Chicago saw its deadliest Memorial Day weekend for gun violence since 2015, a jarring reminder that even a coronavirus pandemic and a statewide stay-at-home order cannot halt shootings in the city.

"The violence throughout the city on Memorial Day weekend was nothing short of alarming," Chicago police Superintendent David Brown told the media Tuesday after the first major test of his tenure as the city's top officer ended with 49 people being shot, 10 of them fatally.

The weekend highlighted that even as the pandemic has many people staying home, homicides in the nation's three largest cities have been on the rise.

According to Chicago police crime statistics posted online, between Jan. 1 and May 24, the nation's third-largest city had 200 homicides, compared with 176 during the same period last year. The number of shootings climbed from 679 to 826. However, the number of criminal sexual assaults, burglaries and thefts all fell by double digits.

The statistics largely mirror what police in Los Angeles and New York have reported. In both cities, the number of homicides has increased so far this year while the number of sexual assaults has fallen.

The 10 homicides in Chicago that happened from Friday evening to early Tuesday morning were more than the city has seen for the same holiday weekend of the last four years, according to data maintained by the Chicago Tribune and Chicago Sun-Times. In 2015, 12 people were killed over the holiday weekend.

Brown, who was sworn in as police chief last month, said most of this weekend's violence involved rival gangs and clashes over the sale of illegal drugs.

"The effects of the coronavirus also go beyond hospitalizations," he said. "People are feeling restless after being cooped up for weeks."

Wesley Skogan, who studies crime and law enforcement at the Institute for Policy Research at Northwestern University, said he wasn't surprised that the virus was ending gang violence.

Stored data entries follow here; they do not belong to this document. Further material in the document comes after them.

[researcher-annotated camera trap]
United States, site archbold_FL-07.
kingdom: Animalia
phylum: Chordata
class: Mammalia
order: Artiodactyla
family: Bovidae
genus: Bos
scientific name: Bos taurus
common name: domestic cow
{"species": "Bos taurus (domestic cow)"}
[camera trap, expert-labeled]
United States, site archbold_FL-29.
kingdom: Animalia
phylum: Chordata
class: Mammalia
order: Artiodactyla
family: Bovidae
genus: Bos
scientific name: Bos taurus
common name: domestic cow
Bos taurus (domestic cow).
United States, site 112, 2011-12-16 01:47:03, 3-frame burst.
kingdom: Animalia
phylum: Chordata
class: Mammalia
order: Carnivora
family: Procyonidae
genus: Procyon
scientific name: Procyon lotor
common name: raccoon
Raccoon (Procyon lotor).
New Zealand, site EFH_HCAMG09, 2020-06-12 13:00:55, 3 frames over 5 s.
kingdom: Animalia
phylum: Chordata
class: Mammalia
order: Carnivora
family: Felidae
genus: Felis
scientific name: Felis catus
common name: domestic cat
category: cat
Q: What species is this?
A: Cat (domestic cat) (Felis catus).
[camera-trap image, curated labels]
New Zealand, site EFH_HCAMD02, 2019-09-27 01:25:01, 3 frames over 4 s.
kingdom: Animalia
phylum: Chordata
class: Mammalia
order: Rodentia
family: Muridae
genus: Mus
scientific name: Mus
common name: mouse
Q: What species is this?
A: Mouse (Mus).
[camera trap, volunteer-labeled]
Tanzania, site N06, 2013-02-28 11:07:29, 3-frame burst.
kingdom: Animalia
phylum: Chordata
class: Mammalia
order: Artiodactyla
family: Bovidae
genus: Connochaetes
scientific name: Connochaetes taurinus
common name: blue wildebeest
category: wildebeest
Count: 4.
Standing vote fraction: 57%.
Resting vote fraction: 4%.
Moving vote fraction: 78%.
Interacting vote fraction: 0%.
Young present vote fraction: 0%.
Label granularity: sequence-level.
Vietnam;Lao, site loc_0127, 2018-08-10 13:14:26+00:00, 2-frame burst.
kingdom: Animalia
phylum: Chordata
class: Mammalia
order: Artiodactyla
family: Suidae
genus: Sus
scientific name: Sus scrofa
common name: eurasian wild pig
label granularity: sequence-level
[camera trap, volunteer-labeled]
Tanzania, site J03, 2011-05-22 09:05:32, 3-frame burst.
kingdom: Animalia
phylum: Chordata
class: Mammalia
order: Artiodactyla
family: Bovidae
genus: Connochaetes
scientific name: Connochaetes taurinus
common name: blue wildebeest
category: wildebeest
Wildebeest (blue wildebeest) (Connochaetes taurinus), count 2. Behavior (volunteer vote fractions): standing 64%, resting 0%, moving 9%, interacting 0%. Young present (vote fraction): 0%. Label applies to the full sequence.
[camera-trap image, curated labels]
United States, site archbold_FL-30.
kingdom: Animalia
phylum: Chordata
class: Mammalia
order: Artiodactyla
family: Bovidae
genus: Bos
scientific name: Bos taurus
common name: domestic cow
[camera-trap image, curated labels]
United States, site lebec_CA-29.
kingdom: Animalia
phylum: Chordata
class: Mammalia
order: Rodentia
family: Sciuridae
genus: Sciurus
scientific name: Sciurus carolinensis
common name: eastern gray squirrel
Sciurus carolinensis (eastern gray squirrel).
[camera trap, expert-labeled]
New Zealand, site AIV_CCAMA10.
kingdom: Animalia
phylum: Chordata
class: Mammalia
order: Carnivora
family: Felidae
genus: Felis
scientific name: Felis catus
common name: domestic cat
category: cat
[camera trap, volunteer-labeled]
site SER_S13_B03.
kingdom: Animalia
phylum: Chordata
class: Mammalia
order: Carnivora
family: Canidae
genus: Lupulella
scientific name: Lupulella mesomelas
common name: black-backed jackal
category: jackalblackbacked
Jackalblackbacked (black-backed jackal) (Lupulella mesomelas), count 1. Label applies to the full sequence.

"They (gangs) are not particularly deterred by the risks of being out there," said Wesley Skogan, who studies crime and law enforcement at the Institute for Policy Research at Northwestern University. "Of all the things they are likely to be worried about COVID is way down the list."

Chicago police issued approximately 300 group dispersal orders each day of the long weekend. At one large gathering where gunfire was heard, police made two arrests and seized two guns. Overall during the weekend, police took possession of a total of 216 firearms — 68 more, Brown said, than officers recovered over the same period last year.

Brown said there were fewer officers on the street this year, but that they were "coordinated a little better." However, Mayor Lori Lightfoot insisted more officers were out over the holiday. Neither gave exact figures.

Lightfoot said she had already expressed her disappointment to Brown.

"Whatever the strategy was, it didn't work," she said.